82 - 84 Belmore Street Pty Ltd was part of the Nassif family's Holdmark Property Group. It was placed into members voluntary liquidation in April 2012 following the completion of a large residential and commercial development at Meadowbank in November 2010.

According to Justice Black's judgment, the liquidators want to test the findings of colleague Mark Hutchins, who has had day-to-day carriage of the investigation into the company's affairs. The judge was careful to point out that Hutchins' conclusions do not amount to proof.

"Mr Hutchins ....... leads evidence that indicates the scale of the relevant development, involving the sale of 348 units, with a total sale price in excess of $163 million, and he refers to sales to related parties at which, on his understanding (in evidence which was admitted as limited to his understanding), was at an undervalue," Justice Black said.

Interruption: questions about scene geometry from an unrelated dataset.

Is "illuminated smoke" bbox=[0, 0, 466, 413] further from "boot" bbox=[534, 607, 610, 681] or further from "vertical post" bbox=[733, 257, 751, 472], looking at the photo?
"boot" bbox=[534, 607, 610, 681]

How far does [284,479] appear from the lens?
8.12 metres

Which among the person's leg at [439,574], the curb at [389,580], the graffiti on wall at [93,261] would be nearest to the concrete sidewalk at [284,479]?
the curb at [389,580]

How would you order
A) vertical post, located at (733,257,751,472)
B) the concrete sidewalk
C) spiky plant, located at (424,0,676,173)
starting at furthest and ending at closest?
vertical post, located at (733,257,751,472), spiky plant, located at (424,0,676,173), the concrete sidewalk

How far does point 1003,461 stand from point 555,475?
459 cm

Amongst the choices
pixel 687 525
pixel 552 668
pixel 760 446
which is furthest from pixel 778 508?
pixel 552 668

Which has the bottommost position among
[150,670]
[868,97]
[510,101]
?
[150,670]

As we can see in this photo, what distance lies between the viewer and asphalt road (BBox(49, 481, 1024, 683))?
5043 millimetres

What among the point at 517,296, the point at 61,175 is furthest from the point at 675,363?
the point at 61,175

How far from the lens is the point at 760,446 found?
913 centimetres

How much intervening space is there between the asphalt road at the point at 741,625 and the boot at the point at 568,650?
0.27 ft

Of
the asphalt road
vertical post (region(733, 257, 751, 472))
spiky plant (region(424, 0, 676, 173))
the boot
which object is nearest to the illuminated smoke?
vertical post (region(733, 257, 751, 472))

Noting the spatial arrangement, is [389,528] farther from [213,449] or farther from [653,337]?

"Mr Hutchins sets out, at some length, the relationships between the relevant individuals who are examinees and the companies within the Holdmark Group and also refers to the position as to caveats which have been lodged by the liquidators over several units.

"Mr Hutchins also gives evidence as to the position of the Australian Taxation Office (ATO) which has, as I noted above, lodged a proof of debt for $1.285 million and then indicates (in evidence also admitted as evidence of his understanding only) that the liquidators' investigations have led the liquidators to believe that the Company did not pay tax in respect of sales of units exceeding $173 million in value.

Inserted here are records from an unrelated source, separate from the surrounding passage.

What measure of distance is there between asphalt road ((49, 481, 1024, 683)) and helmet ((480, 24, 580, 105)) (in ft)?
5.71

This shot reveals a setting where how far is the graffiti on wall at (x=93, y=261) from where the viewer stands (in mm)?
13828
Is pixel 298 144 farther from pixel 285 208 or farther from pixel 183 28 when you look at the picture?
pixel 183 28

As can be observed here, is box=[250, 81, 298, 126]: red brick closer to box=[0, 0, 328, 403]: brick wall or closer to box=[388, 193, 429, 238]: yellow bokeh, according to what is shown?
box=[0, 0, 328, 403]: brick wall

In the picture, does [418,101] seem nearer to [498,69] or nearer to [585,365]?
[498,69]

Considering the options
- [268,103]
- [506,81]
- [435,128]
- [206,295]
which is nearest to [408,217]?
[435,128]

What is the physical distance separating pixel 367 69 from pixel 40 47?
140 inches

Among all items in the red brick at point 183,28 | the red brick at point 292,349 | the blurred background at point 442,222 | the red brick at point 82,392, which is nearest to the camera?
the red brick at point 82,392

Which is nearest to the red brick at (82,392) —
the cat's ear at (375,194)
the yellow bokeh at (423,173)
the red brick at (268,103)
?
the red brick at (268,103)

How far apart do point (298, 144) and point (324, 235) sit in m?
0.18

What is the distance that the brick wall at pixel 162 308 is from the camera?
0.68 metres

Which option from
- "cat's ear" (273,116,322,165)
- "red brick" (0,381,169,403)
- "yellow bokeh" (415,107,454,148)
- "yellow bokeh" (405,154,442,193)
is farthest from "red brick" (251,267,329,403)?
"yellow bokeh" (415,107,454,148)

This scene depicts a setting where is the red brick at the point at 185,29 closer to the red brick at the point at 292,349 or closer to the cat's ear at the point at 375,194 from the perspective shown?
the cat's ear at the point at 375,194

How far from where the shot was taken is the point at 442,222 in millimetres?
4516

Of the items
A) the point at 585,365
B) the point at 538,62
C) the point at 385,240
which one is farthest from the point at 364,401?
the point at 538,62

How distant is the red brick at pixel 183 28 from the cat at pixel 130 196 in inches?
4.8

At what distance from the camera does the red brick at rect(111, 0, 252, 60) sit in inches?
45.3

"I am conscious, of course, that that is not proof of the relevant fact, but that understanding itself indicates why a liquidator might well understand that the proper performance of his duties required the conduct of liquidators' examinations in a matter of this kind," Justice Black said.

"Mr Hutchins also refers to different calculations of liability for income tax of the Company by its accountant, of $1.9 million, and by the liquidators in excess of $10 million. He refers to service of a clearance notice by the ATO indicating an estimated claim of $32 million although Ms Nolan (for the applicants) points out, and I accept, that this service of that notice is not proof of the fact," Justice Black said.

It should be noted that Nassif also disputes the ATO's claim, which is being contested as the tax office continues the audit it commenced in 2013.

Nassif argued that given the dispute with the ATO could result in there being no creditors prepared to claim in the liquidation, the liquidators' were not justified in incurring the costs of the examinations. Questions SiN put to the liquidators about the size of their fees - estimated by Nassif's advisors at at least $300,000 - were not responded to.

Meanwhile the ATO has obtained undertakings from Nassif and "associated parties" agreeing not to dissipate assets.